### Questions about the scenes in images
⁂
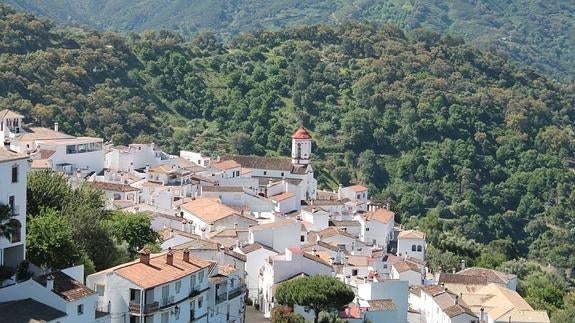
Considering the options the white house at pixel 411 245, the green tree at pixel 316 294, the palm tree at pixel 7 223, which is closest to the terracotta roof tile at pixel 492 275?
the white house at pixel 411 245

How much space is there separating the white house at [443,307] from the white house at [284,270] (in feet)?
17.7

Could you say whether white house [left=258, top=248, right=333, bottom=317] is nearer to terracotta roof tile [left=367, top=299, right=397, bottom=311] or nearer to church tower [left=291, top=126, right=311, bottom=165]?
terracotta roof tile [left=367, top=299, right=397, bottom=311]

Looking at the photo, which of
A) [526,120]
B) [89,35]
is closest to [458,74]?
[526,120]

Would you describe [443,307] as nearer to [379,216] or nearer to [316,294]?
[316,294]

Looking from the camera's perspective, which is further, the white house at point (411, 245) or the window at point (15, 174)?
the white house at point (411, 245)

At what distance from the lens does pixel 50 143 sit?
197 feet

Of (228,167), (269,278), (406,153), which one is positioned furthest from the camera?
(406,153)

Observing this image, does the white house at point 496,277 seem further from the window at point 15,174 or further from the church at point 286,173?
the window at point 15,174

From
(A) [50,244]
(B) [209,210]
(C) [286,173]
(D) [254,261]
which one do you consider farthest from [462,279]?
(A) [50,244]

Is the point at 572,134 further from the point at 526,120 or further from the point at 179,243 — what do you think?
the point at 179,243

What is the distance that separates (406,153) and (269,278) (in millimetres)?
60991

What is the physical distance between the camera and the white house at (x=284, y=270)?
137 feet

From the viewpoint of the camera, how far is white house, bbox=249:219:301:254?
48.0 metres

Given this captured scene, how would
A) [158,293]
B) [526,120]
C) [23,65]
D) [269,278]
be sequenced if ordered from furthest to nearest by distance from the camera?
1. [526,120]
2. [23,65]
3. [269,278]
4. [158,293]
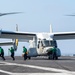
⁂
### Written exercise
Return every line of the records above that contains the string "terracotta". Treat uppercase and lowercase as different.

### Solution to this task
Considering the options the white house at pixel 411 245, the green tree at pixel 316 294, the palm tree at pixel 7 223, which is closest to the terracotta roof tile at pixel 492 275?
Could you say whether white house [left=258, top=248, right=333, bottom=317] is nearer to terracotta roof tile [left=367, top=299, right=397, bottom=311] or nearer to church tower [left=291, top=126, right=311, bottom=165]?
terracotta roof tile [left=367, top=299, right=397, bottom=311]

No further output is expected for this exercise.